Carrying from One Domain to Another
10.A woman is allowed to support her child while he walks (1), even in a
public domain, as long as she does not drag him. Rather, the child must
lift up one leg while supporting himself on the other, which is placed on
the ground until the raised leg comes back down, so that he is always
supporting himself on one leg. If, however, she drags him with both legs
on the ground, it is the equivalent of carrying him, and is forbidden even
in a "carmelis" (2).
Carrying a child, even if he is big enough to walk by himself, is
forbidden, even in a "carmelis." [Although the Sages ruled that], "a
living being carries itself," (3) [the intent was not that carrying a
living being, which is capable of walking itself, is actually permissible,
but rather that if one did so inadvertantly], one would not have to bring a
sin-offering (4) (when the Temple stands in Jerusalem). Carrying such a
being is considered a "sh'vus" (Rabbinical prohibition), and in a
"carmelis," a "sh'vus of a sh'vus" ("a rabbinical prohibition within the
context of another rabbinical prohibition") (5). The public should be
informed about this matter because it is a source of error.
(1) That is, one may support the child by holding his arms from behind,
while the child moves his legs and walks (See Shabbos 128b).
(2) According to Rashi, dragging a child is the equivalent of carrying him,
however, there are other authorities who rule that dragging is not the
equivalent of carrying, and was only prohibited so that people would not
come to inadvertently start carrying the child; therefore, according to
these more lenient authorities, dragging is only prohibited regarding
children who cannot walk themselves, even while being supported from
behind, because carrying that sort of child in a public domain, would be a
violation of Biblical law (See below note (3) and (5)) (See Mishna Berura
308:154 and Biur Halacha).
(3) The principle "A living being carries itself" ("Chai Noseh es Atzmo")

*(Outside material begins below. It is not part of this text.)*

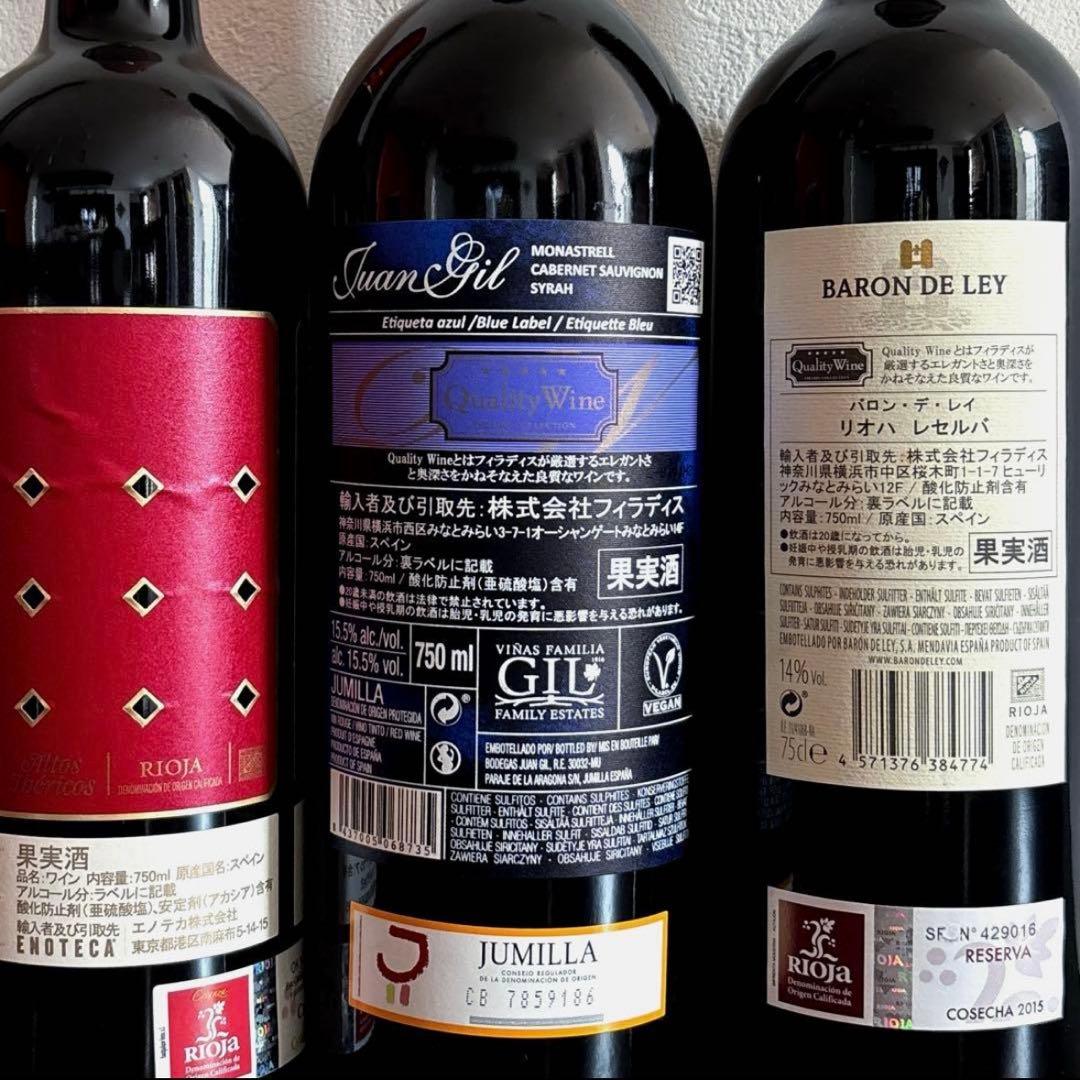 ワイン　スペイン産　赤ワイン　3本
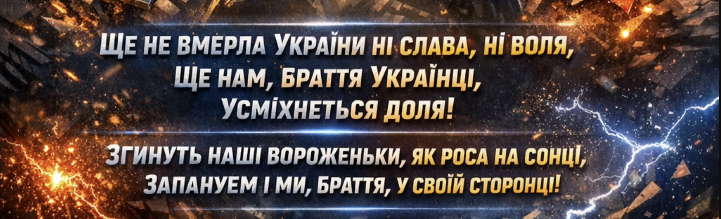 Гімн України чоловічий голос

means that carry a living being is not considered a violation of the
Biblical prohibition against carrying on Shabbos, because the being, to a
certain extent, is holding itself up (hence the difference in weight
between carrying a sleeping baby, and one that is awake). Most authorities
rule that this principle does not apply to infants who still drag their
feet while they walk (that is, they can't support themselves on one leg as
described in note (1) above (See the Aruch HaShulchan 308:67).
(4) A sin-offering ("Chatas") is brought for unintentional violations of
Biblical Shabbos laws (as well as other specific types of violations
outside the framework of the laws of Shabbos).
(5) Even those acts of carrying prohibited by Rabbinic law, such as
carrying a living being, are prohibited in a "carmelis," within which
carrying on Shabbos is only a Rabbinical prohibition.